§ EXERCISE TASK:
Extract every line below that contains the string "gravel". Case counts, so copy only lines where the letters match in case.

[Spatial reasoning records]

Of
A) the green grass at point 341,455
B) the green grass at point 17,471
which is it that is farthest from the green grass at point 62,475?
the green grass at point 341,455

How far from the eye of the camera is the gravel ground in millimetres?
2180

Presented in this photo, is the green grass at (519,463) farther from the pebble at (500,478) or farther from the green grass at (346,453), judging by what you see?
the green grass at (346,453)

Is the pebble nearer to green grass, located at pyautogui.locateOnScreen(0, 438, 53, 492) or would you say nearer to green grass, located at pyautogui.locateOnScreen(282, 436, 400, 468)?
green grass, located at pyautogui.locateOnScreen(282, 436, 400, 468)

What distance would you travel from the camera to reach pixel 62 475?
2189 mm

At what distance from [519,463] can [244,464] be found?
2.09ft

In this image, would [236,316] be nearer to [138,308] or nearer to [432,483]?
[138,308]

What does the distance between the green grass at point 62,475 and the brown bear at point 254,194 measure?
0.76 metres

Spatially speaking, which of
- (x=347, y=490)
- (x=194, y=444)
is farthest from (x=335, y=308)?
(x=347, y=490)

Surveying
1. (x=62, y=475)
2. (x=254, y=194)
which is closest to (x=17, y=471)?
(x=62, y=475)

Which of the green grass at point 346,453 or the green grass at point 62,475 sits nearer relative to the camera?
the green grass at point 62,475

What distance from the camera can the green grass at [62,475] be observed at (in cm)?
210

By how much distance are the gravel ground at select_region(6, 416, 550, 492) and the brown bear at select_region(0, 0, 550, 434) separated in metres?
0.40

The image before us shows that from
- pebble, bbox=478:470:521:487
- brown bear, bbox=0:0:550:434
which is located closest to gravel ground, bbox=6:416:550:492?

§ ANSWER BELOW:
How far from the eye of the camera is the gravel ground in millimetres?
By how much distance are the gravel ground at select_region(6, 416, 550, 492) and the brown bear at select_region(0, 0, 550, 434) separated in metres?
which is located closest to gravel ground, bbox=6:416:550:492?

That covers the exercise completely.